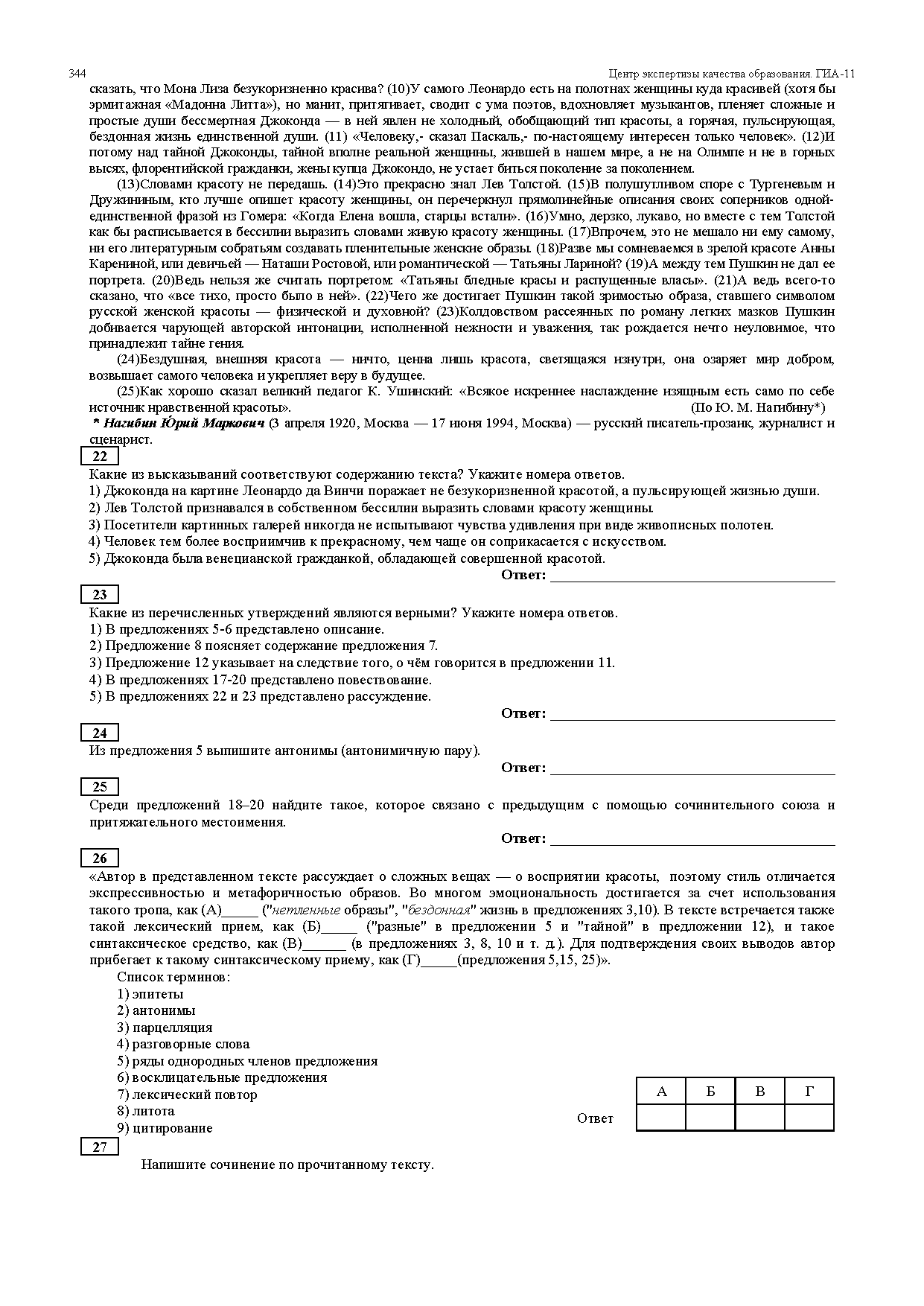 344 Центр экспертизы качества образования. ГИА-11

сказать, что Мона Лиза безукоризненно красива? (10)У самого Леонардо есть на полотнах женщины куда красивей (хотя бы эрмитажная «Мадонна Литта»), но манит, притягивает, сводит с ума поэтов, вдохновляет музыкантов, пленяет сложные и простые души бессмертная Джоконда — в ней явлен не холодный, обобщающий тип красоты, а горячая, пульсирующая, бездонная жизнь единственной души. (11) «Человеку,- сказал Паскаль,- по-настоящему интересен только человек». (12)И потому над тайной Джоконды, тайной вполне реальной женщины, жившей в нашем мире, а не на Олимпе и не в горных высях, флорентийской гражданки, жены купца Джокондо, не устает биться поколение за поколением.

(13)Словами красоту не передашь. (14)Это прекрасно знал Лев Толстой. (15)В полушутливом споре с Тургеневым и Дружининым, кто лучше опишет красоту женщины, он перечеркнул прямолинейные описания своих соперников одной-единственной фразой из Гомера: «Когда Елена вошла, старцы встали». (16)Умно, дерзко, лукаво, но вместе с тем Толстой как бы расписывается в бессилии выразить словами живую красоту женщины. (17)Впрочем, это не мешало ни ему самому, ни его литературным собратьям создавать пленительные женские образы. (18)Разве мы сомневаемся в зрелой красоте Анны Карениной, или девичьей — Наташи Ростовой, или романтической — Татьяны Лариной? (19)А между тем Пушкин не дал ее портрета. (20)Ведь нельзя же считать портретом: «Татьяны бледные красы и распущенные власы». (21)А ведь всего-то сказано, что «все тихо, просто было в ней». (22)Чего же достигает Пушкин такой зримостью образа, ставшего символом русской женской красоты — физической и духовной? (23)Колдовством рассеянных по роману легких мазков Пушкин добивается чарующей авторской интонации, исполненной нежности и уважения, так рождается нечто неуловимое, что принадлежит тайне гения.

(24)Бездушная, внешняя красота — ничто, ценна лишь красота, светящаяся изнутри, она озаряет мир добром, возвышает самого человека и укрепляет веру в будущее.

(25)Как хорошо сказал великий педагог К. Ушинский: «Всякое искреннее наслаждение изящным есть само по себе источник нравственной красоты». (По Ю. М. Нагибину*)

* Нагибин Ю́рий Маркович (3 апреля 1920, Москва — 17 июня 1994, Москва) — русский писатель-прозаик, журналист и сценарист.

22
Какие из высказываний соответствуют содержанию текста? Укажите номера ответов.
1) Джоконда на картине Леонардо да Винчи поражает не безукоризненной красотой, а пульсирующей жизнью души.
2) Лев Толстой признавался в собственном бессилии выразить словами красоту женщины.
3) Посетители картинных галерей никогда не испытывают чувства удивления при виде живописных полотен.
4) Человек тем более восприимчив к прекрасному, чем чаще он соприкасается с искусством.
5) Джоконда была венецианской гражданкой, обладающей совершенной красотой.
Ответ: ___

23
Какие из перечисленных утверждений являются верными? Укажите номера ответов.
1) В предложениях 5-6 представлено описание.
2) Предложение 8 поясняет содержание предложения 7.
3) Предложение 12 указывает на следствие того, о чём говорится в предложении 11.
4) В предложениях 17-20 представлено повествование.
5) В предложениях 22 и 23 представлено рассуждение.
Ответ: ___

24
Из предложения 5 выпишите антонимы (антонимичную пару).
Ответ: ___

25
Среди предложений 18–20 найдите такое, которое связано с предыдущим с помощью сочинительного союза и притяжательного местоимения.
Ответ: ___

26
«Автор в представленном тексте рассуждает о сложных вещах — о восприятии красоты, поэтому стиль отличается экспрессивностью и метафоричностью образов. Во многом эмоциональность достигается за счет использования такого тропа, как (А)_____ ("нетленные образы", "бездонная" жизнь в предложениях 3,10). В тексте встречается также такой лексический прием, как (Б)_____ ("разные" в предложении 5 и "тайной" в предложении 12), и такое синтаксическое средство, как (В)______ (в предложениях 3, 8, 10 и т. д.). Для подтверждения своих выводов автор прибегает к такому синтаксическому приему, как (Г)_____(предложения 5,15, 25)».
Список терминов:
1) эпитеты
2) антонимы
3) парцелляция
4) разговорные слова
5) ряды однородных членов предложения
6) восклицательные предложения
7) лексический повтор
8) литота
9) цитирование

Ответ
| А | Б | В | Г |
|---|---|---|---|
| | | | |

27
Напишите сочинение по прочитанному тексту.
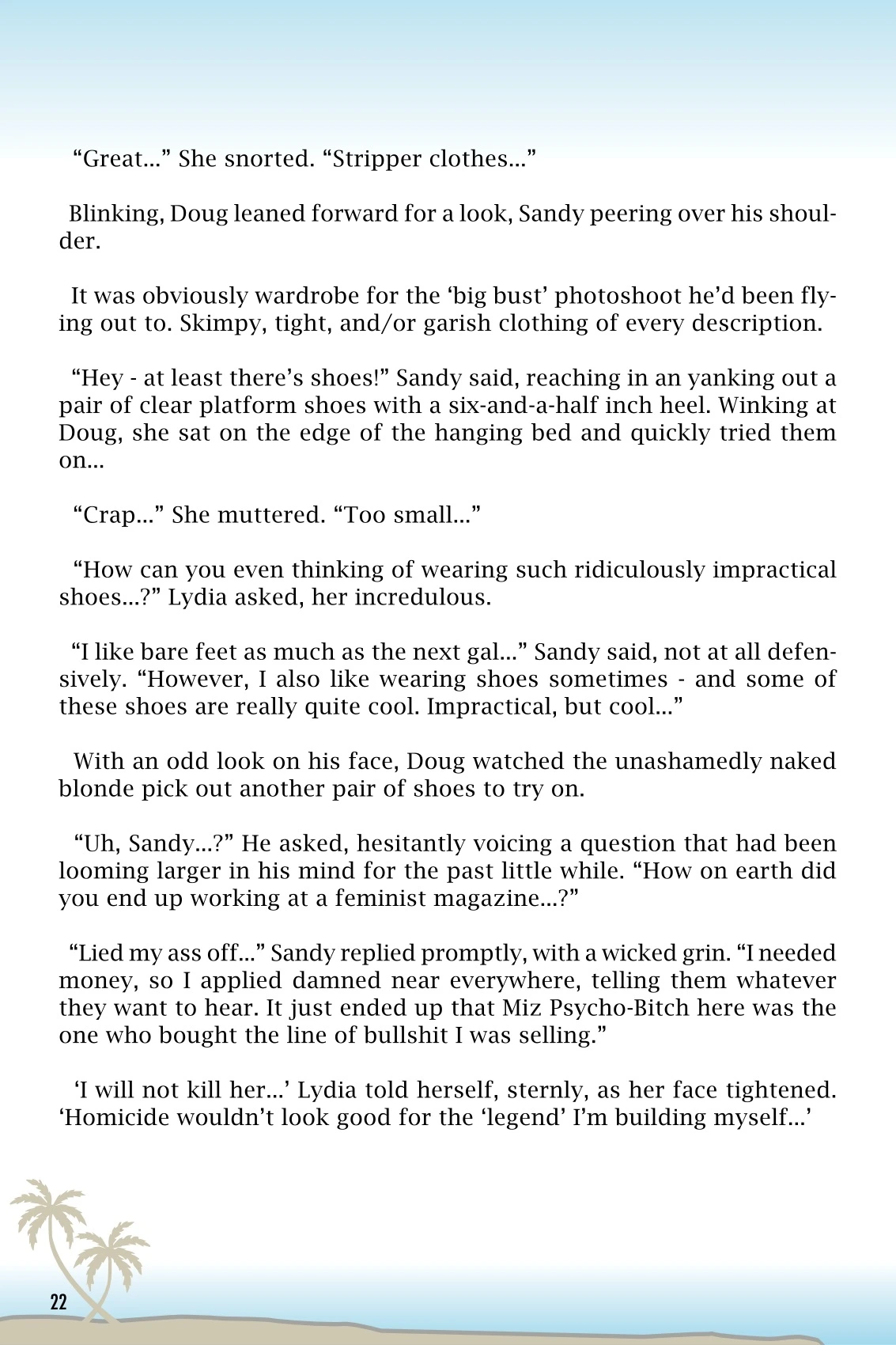 “Great...” She snorted. “Stripper clothes...”

Blinking, Doug leaned forward for a look, Sandy peering over his shoulder.

It was obviously wardrobe for the ‘big bust’ photoshoot he’d been flying out to. Skimpy, tight, and/or garish clothing of every description.

“Hey - at least there’s shoes!” Sandy said, reaching in an yanking out a pair of clear platform shoes with a six-and-a-half inch heel. Winking at Doug, she sat on the edge of the hanging bed and quickly tried them on...

“Crap...” She muttered. “Too small...”

“How can you even thinking of wearing such ridiculously impractical shoes...?” Lydia asked, her incredulous.

“I like bare feet as much as the next gal...” Sandy said, not at all defensively. “However, I also like wearing shoes sometimes - and some of these shoes are really quite cool. Impractical, but cool...”

With an odd look on his face, Doug watched the unashamedly naked blonde pick out another pair of shoes to try on.

“Uh, Sandy...?” He asked, hesitantly voicing a question that had been looming larger in his mind for the past little while. “How on earth did you end up working at a feminist magazine...?”

“Lied my ass off...” Sandy replied promptly, with a wicked grin. “I needed money, so I applied damned near everywhere, telling them whatever they want to hear. It just ended up that Miz Psycho-Bitch here was the one who bought the line of bullshit I was selling.”

‘I will not kill her...’ Lydia told herself, sternly, as her face tightened. ‘Homicide wouldn’t look good for the ‘legend’ I’m building myself...’

22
-------
### Problem to solve
Would you transcribe all of the data exactly, apart from its pictures?

### Solution to the problem
 344 Центр экспертизы качества образования. ГИА-11

сказать, что Мона Лиза безукоризненно красива? (10)У самого Леонардо есть на полотнах женщины куда красивей (хотя бы эрмитажная «Мадонна Литта»), но манит, притягивает, сводит с ума поэтов, вдохновляет музыкантов, пленяет сложные и простые души бессмертная Джоконда — в ней явлен не холодный, обобщающий тип красоты, а горячая, пульсирующая, бездонная жизнь единственной души. (11) «Человеку,- сказал Паскаль,- по-настоящему интересен только человек». (12)И потому над тайной Джоконды, тайной вполне реальной женщины, жившей в нашем мире, а не на Олимпе и не в горных высях, флорентийской гражданки, жены купца Джокондо, не устает биться поколение за поколением.

(13)Словами красоту не передашь. (14)Это прекрасно знал Лев Толстой. (15)В полушутливом споре с Тургеневым и Дружининым, кто лучше опишет красоту женщины, он перечеркнул прямолинейные описания своих соперников одной-единственной фразой из Гомера: «Когда Елена вошла, старцы встали». (16)Умно, дерзко, лукаво, но вместе с тем Толстой как бы расписывается в бессилии выразить словами живую красоту женщины. (17)Впрочем, это не мешало ни ему самому, ни его литературным собратьям создавать пленительные женские образы. (18)Разве мы сомневаемся в зрелой красоте Анны Карениной, или девичьей — Наташи Ростовой, или романтической — Татьяны Лариной? (19)А между тем Пушкин не дал ее портрета. (20)Ведь нельзя же считать портретом: «Татьяны бледные красы и распущенные власы». (21)А ведь всего-то сказано, что «все тихо, просто было в ней». (22)Чего же достигает Пушкин такой зримостью образа, ставшего символом русской женской красоты — физической и духовной? (23)Колдовством рассеянных по роману легких мазков Пушкин добивается чарующей авторской интонации, исполненной нежности и уважения, так рождается нечто неуловимое, что принадлежит тайне гения.

(24)Бездушная, внешняя красота — ничто, ценна лишь красота, светящаяся изнутри, она озаряет мир добром, возвышает самого человека и укрепляет веру в будущее.

(25)Как хорошо сказал великий педагог К. Ушинский: «Всякое искреннее наслаждение изящным есть само по себе источник нравственной красоты». (По Ю. М. Нагибину*)

* Нагибин Ю́рий Маркович (3 апреля 1920, Москва — 17 июня 1994, Москва) — русский писатель-прозаик, журналист и сценарист.

22
Какие из высказываний соответствуют содержанию текста? Укажите номера ответов.
1) Джоконда на картине Леонардо да Винчи поражает не безукоризненной красотой, а пульсирующей жизнью души.
2) Лев Толстой признавался в собственном бессилии выразить словами красоту женщины.
3) Посетители картинных галерей никогда не испытывают чувства удивления при виде живописных полотен.
4) Человек тем более восприимчив к прекрасному, чем чаще он соприкасается с искусством.
5) Джоконда была венецианской гражданкой, обладающей совершенной красотой.
Ответ: ___

23
Какие из перечисленных утверждений являются верными? Укажите номера ответов.
1) В предложениях 5-6 представлено описание.
2) Предложение 8 поясняет содержание предложения 7.
3) Предложение 12 указывает на следствие того, о чём говорится в предложении 11.
4) В предложениях 17-20 представлено повествование.
5) В предложениях 22 и 23 представлено рассуждение.
Ответ: ___

24
Из предложения 5 выпишите антонимы (антонимичную пару).
Ответ: ___

25
Среди предложений 18–20 найдите такое, которое связано с предыдущим с помощью сочинительного союза и притяжательного местоимения.
Ответ: ___

26
«Автор в представленном тексте рассуждает о сложных вещах — о восприятии красоты, поэтому стиль отличается экспрессивностью и метафоричностью образов. Во многом эмоциональность достигается за счет использования такого тропа, как (А)_____ ("нетленные образы", "бездонная" жизнь в предложениях 3,10). В тексте встречается также такой лексический прием, как (Б)_____ ("разные" в предложении 5 и "тайной" в предложении 12), и такое синтаксическое средство, как (В)______ (в предложениях 3, 8, 10 и т. д.). Для подтверждения своих выводов автор прибегает к такому синтаксическому приему, как (Г)_____(предложения 5,15, 25)».
Список терминов:
1) эпитеты
2) антонимы
3) парцелляция
4) разговорные слова
5) ряды однородных членов предложения
6) восклицательные предложения
7) лексический повтор
8) литота
9) цитирование

Ответ
| А | Б | В | Г |
|---|---|---|---|
| | | | |

27
Напишите сочинение по прочитанному тексту.
 “Great...” She snorted. “Stripper clothes...”

Blinking, Doug leaned forward for a look, Sandy peering over his shoulder.

It was obviously wardrobe for the ‘big bust’ photoshoot he’d been flying out to. Skimpy, tight, and/or garish clothing of every description.

“Hey - at least there’s shoes!” Sandy said, reaching in an yanking out a pair of clear platform shoes with a six-and-a-half inch heel. Winking at Doug, she sat on the edge of the hanging bed and quickly tried them on...

“Crap...” She muttered. “Too small...”

“How can you even thinking of wearing such ridiculously impractical shoes...?” Lydia asked, her incredulous.

“I like bare feet as much as the next gal...” Sandy said, not at all defensively. “However, I also like wearing shoes sometimes - and some of these shoes are really quite cool. Impractical, but cool...”

With an odd look on his face, Doug watched the unashamedly naked blonde pick out another pair of shoes to try on.

“Uh, Sandy...?” He asked, hesitantly voicing a question that had been looming larger in his mind for the past little while. “How on earth did you end up working at a feminist magazine...?”

“Lied my ass off...” Sandy replied promptly, with a wicked grin. “I needed money, so I applied damned near everywhere, telling them whatever they want to hear. It just ended up that Miz Psycho-Bitch here was the one who bought the line of bullshit I was selling.”

‘I will not kill her...’ Lydia told herself, sternly, as her face tightened. ‘Homicide wouldn’t look good for the ‘legend’ I’m building myself...’

22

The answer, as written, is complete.